→ **WHAT TO WORK ON**:
Starting at the line containing "February - Creating" and ending at the line containing "Waiting For Secretariat", transcribe the listing below exactly. Keep both end lines, skip the pictures, and copy nothing else.

→ **RECORDS SHOWN**:
________

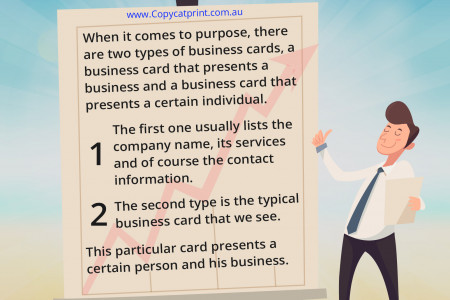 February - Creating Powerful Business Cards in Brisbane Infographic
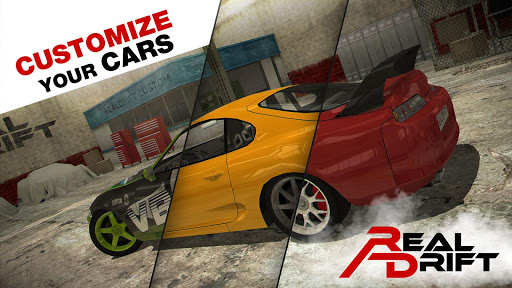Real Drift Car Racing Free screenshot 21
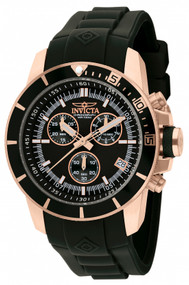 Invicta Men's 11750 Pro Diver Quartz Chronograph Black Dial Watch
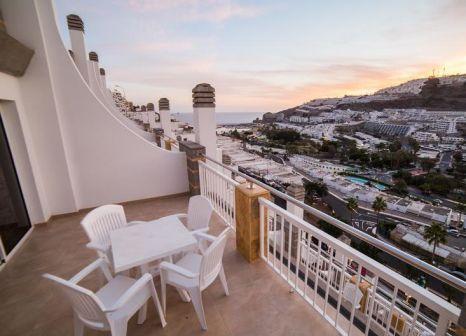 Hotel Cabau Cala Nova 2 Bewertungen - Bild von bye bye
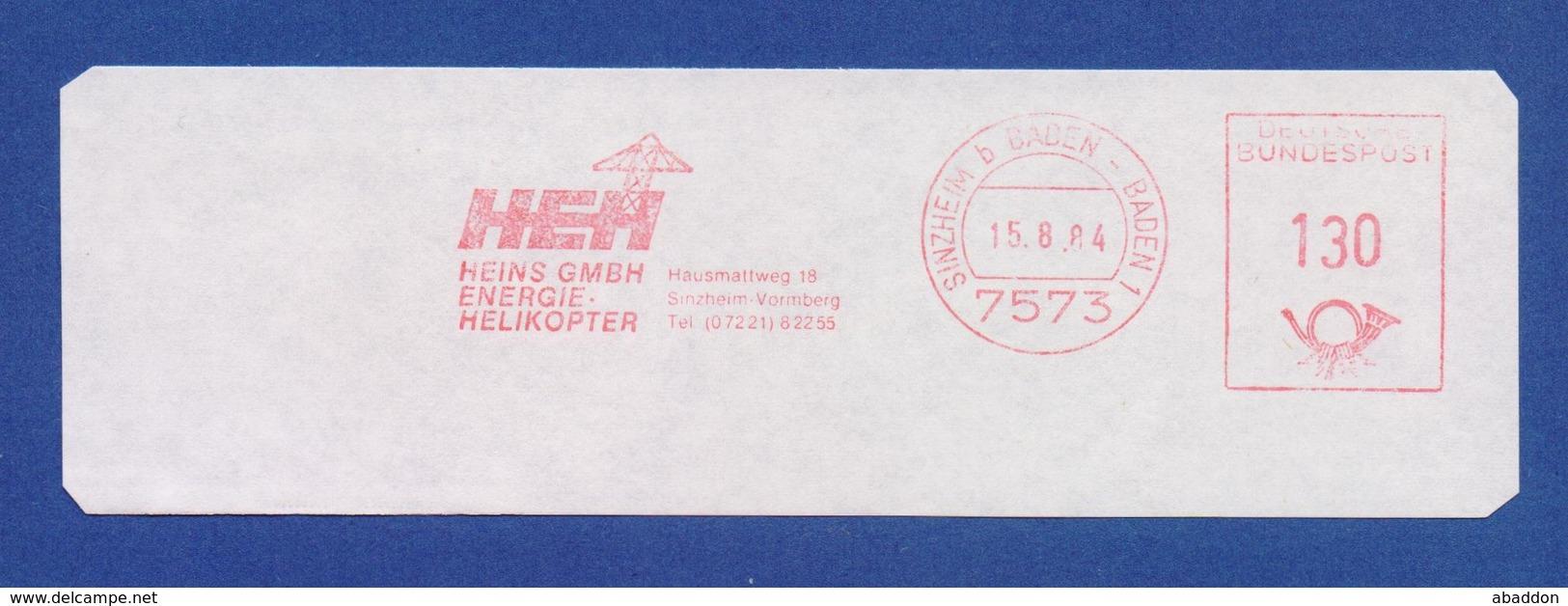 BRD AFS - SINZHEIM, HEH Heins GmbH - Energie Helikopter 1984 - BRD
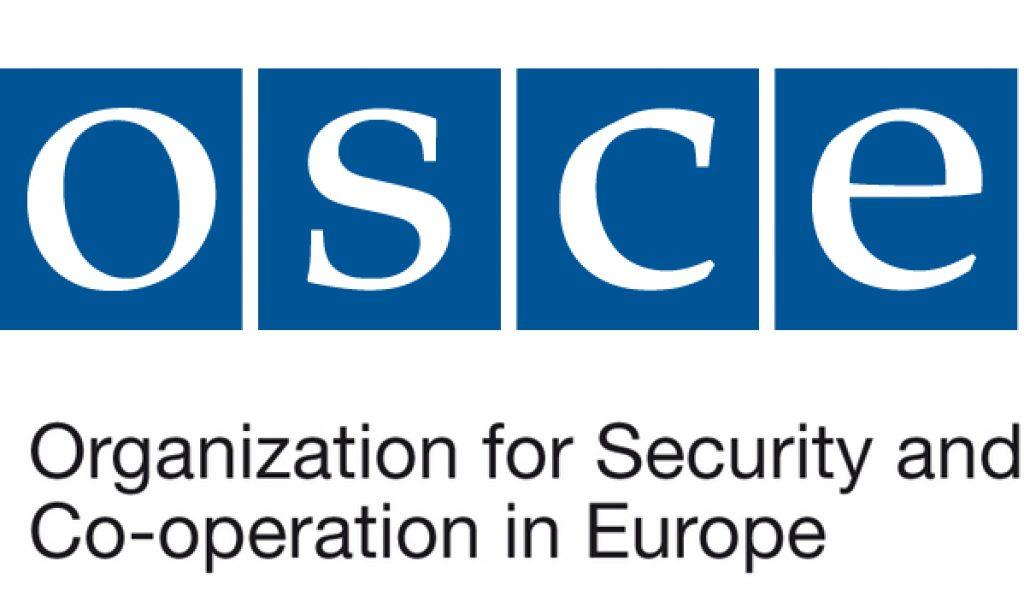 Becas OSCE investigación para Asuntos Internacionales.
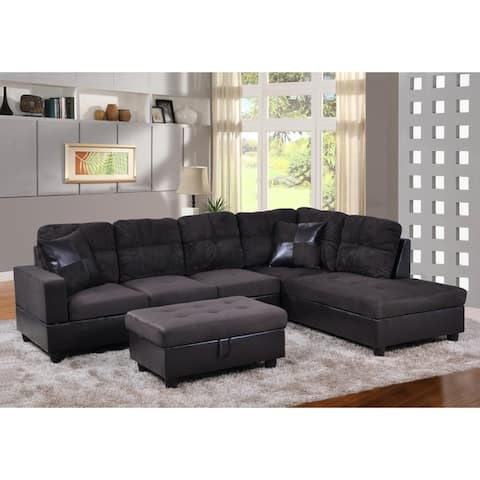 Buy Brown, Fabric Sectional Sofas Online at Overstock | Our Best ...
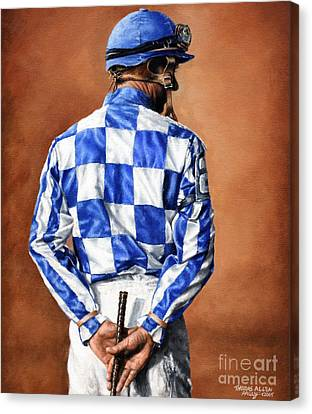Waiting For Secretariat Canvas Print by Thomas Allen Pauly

________

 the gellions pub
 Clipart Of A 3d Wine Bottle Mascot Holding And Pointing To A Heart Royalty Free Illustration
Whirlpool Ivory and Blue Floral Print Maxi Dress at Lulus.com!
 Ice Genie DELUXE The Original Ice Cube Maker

________

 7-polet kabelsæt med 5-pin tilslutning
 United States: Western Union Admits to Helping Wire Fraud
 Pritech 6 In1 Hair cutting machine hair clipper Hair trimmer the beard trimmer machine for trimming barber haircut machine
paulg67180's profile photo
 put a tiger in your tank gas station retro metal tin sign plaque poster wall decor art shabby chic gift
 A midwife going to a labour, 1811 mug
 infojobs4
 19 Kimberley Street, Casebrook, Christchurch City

________

→ **RESULT OF THE TASK**:
 February - Creating Powerful Business Cards in Brisbane Infographic
Real Drift Car Racing Free screenshot 21
 Invicta Men's 11750 Pro Diver Quartz Chronograph Black Dial Watch
 Hotel Cabau Cala Nova 2 Bewertungen - Bild von bye bye
 BRD AFS - SINZHEIM, HEH Heins GmbH - Energie Helikopter 1984 - BRD
 Becas OSCE investigación para Asuntos Internacionales.
 Buy Brown, Fabric Sectional Sofas Online at Overstock | Our Best ...
Waiting For Secretariat Canvas Print by Thomas Allen Pauly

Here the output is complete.